# Document section
== Segment start ==
Grinding The Liver At Home
I buy my beef liver in slices, I slightly freeze it and put it through my food processor. If you don’t have a food processor, you can use a blender. Freezing it creates some texture that makes it easier to chop in a blender to processor. Then you add this liver to the ground pork (you can sub ground beef if you don’t eat pork).
Liver Dumpling Soup
- For The Liver Dumplings
- 1 lb of beef liver
- 1.5 lbs of ground pork
- 2 cups of seasoned bread crumbs
- 2 eggs
- 1/3 cup of fresh parsley, minced
- 1 large yellow onion, minced
- 2 teaspoons of white pepper (or to taste)
- 1 teaspoon of black pepper
- 2 teaspoons of salt
- 1/2 teaspoon of nutmeg
- 1 tablespoon of garlic powder
- 1 tablespoon of onion powder
- 1/2 tablespoon of paprika
- 2 tablespoons of milk
- For the Broth
- 3 cups of chopped carrots
- 3 cups of chopped celery
- 2 medium yellow onions, chopped
- 3 cloves of garlic, smashed
- 3 Bone In beef Shanks, or Beef Soup Bones
- 20 Cups of water
- 2 Tablespoons of Better Than Bouillon, beef or veggie flavor
- Salt, Pepper, Garlic and Onion Powder
- *Optional, 3 to 4 cups of cooked noodles, I use Polish Egg Noodles
- For the liver, you can ask the butcher to grind it for you at the store. They sometimes like to do this at night, right before they close and clean the machine. So you may have to order it ahead of time. You can also tell them you don't mind of it's ground on the machine where other meats have been ground. If you don't feel comfortable asking, bring the liver home, place in freezer for a couple hours so it is slightly frozen, but not frozen solid. You can use a food processor or blender, pulse until it is chopped up finely. Bring slightly frozen helps. There will be red liquid. This is NOT blood. It is the healthy part of the liver. Don't freak out.
== Segment end ==
# Raw data
== Segment start ==
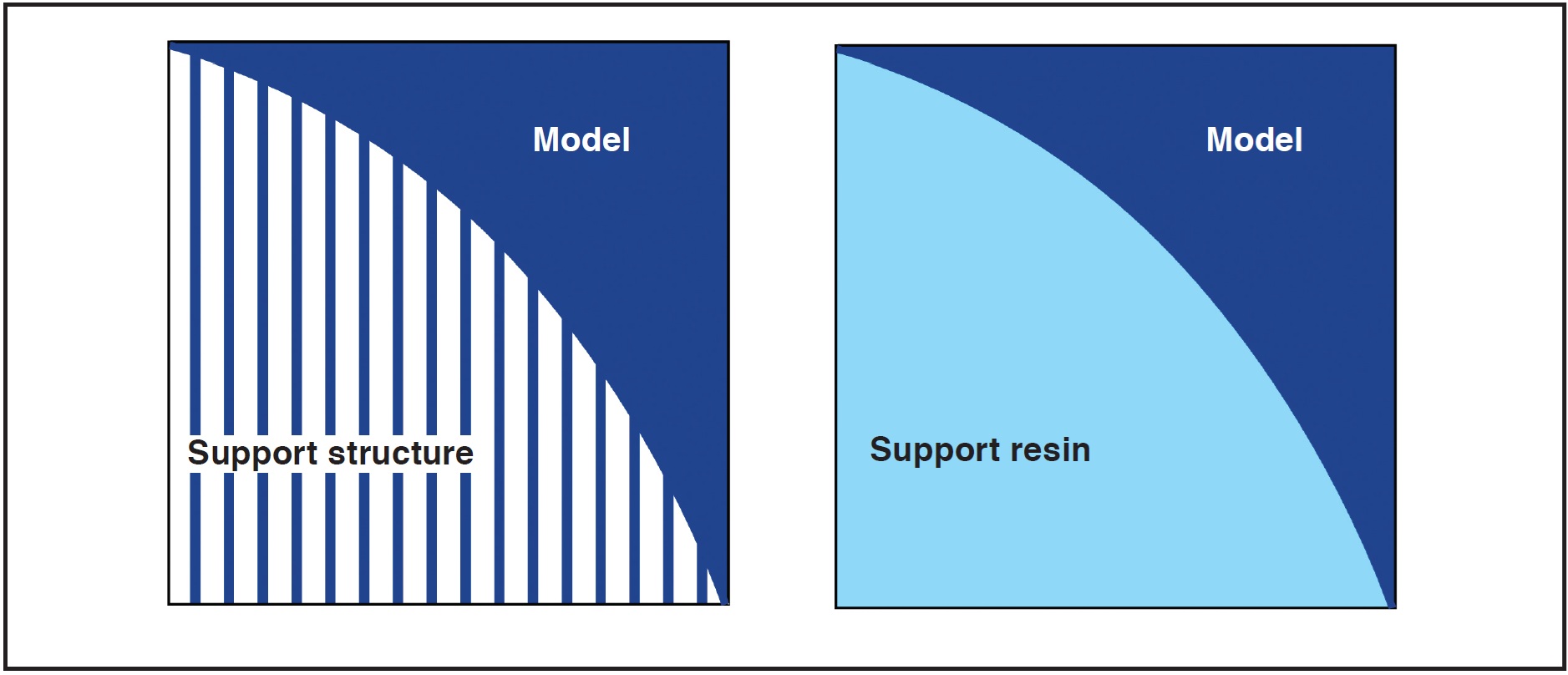 Model

Support structure

Model

Support resin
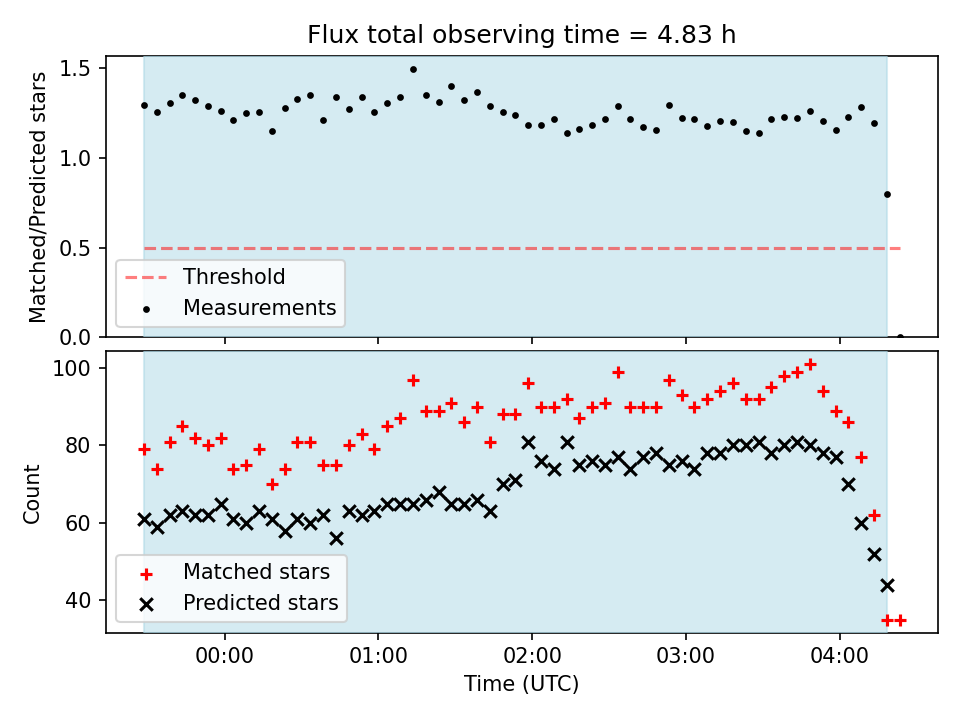 Flux total observing time = 4.83 h

Matched/Predicted stars

1.5
1.0
0.5
0.0

Threshold
Measurements

Count

100
80
60
40

Matched stars
Predicted stars

00:00
01:00
02:00
03:00
04:00

Time (UTC)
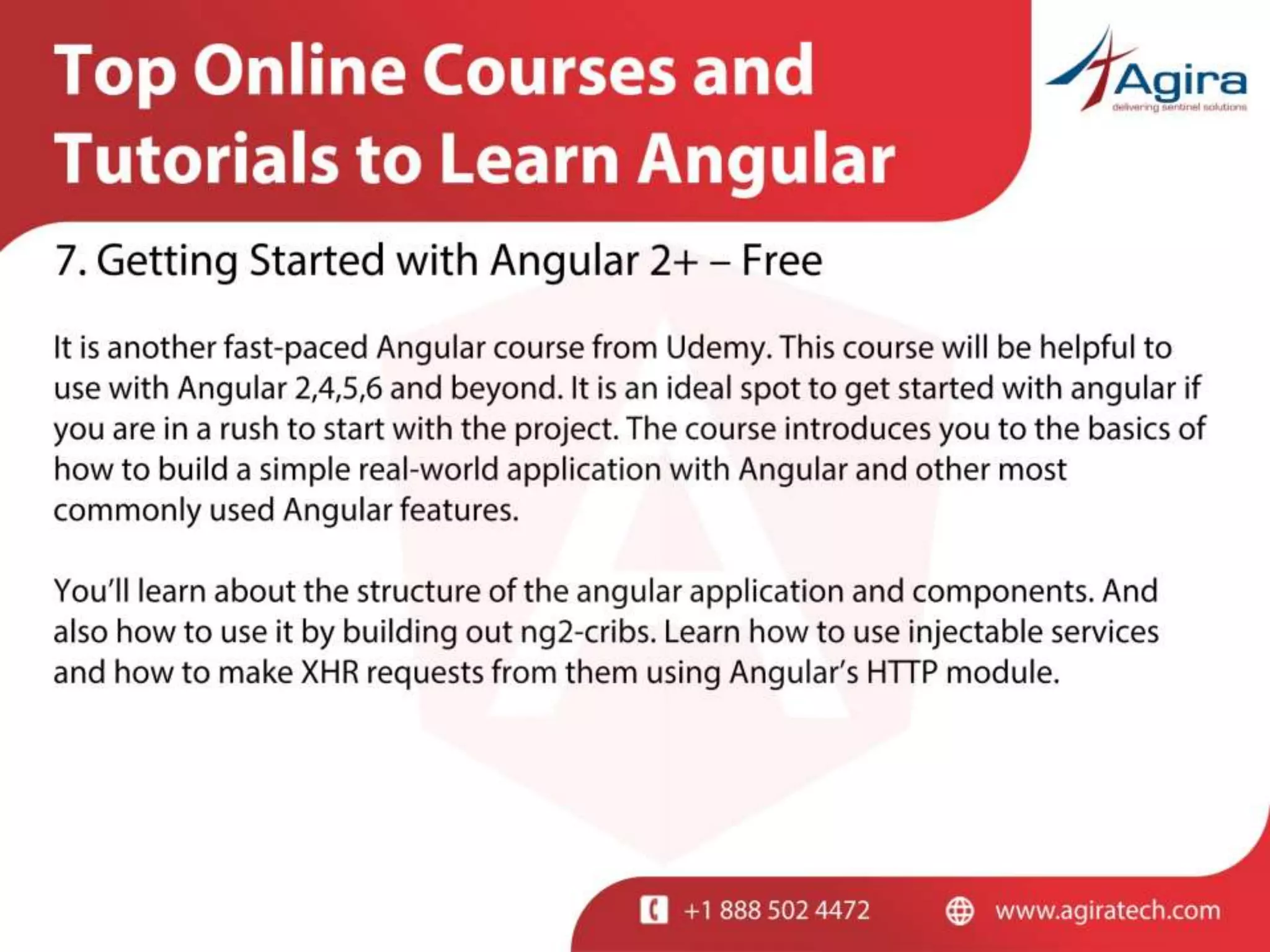 Top Online Courses and Tutorials to Learn Angular

Agira
delivering sentinel solutions

7. Getting Started with Angular 2+ – Free

It is another fast-paced Angular course from Udemy. This course will be helpful to use with Angular 2,4,5,6 and beyond. It is an ideal spot to get started with angular if you are in a rush to start with the project. The course introduces you to the basics of how to build a simple real-world application with Angular and other most commonly used Angular features.

You'll learn about the structure of the angular application and components. And also how to use it by building out ng2-cribs. Learn how to use injectable services and how to make XHR requests from them using Angular's HTTP module.

+1 888 502 4472

www.agiratech.com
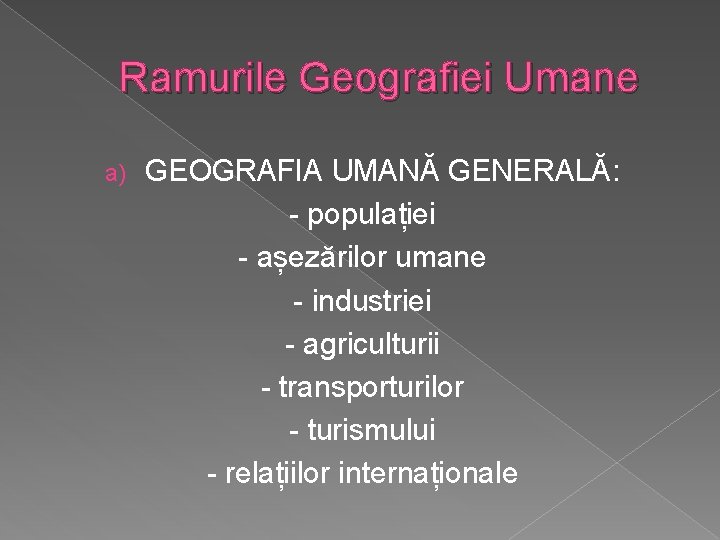 Ramurile Geografiei Umane

a) GEOGRAFIA UMANĂ GENERALĂ:
- populației
- așezărilor umane
- industriei
- agriculturii
- transporturilor
- turismului
- relațiilor internaționale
== Segment end ==
# Task set
[a] From the liver dumpling soup recipe, return the passage between "Grinding The Liver" and "(or to taste)", inclusive.
[b] How much water does the liver dumpling soup recipe call for in the broth?
The records were drawn from a different source than the text.

# Task solutions
[a]
Grinding The Liver At Home
I buy my beef liver in slices, I slightly freeze it and put it through my food processor. If you don’t have a food processor, you can use a blender. Freezing it creates some texture that makes it easier to chop in a blender to processor. Then you add this liver to the ground pork (you can sub ground beef if you don’t eat pork).
Liver Dumpling Soup
- For The Liver Dumplings
- 1 lb of beef liver
- 1.5 lbs of ground pork
- 2 cups of seasoned bread crumbs
- 2 eggs
- 1/3 cup of fresh parsley, minced
- 1 large yellow onion, minced
- 2 teaspoons of white pepper (or to taste)

[b] 20 cups.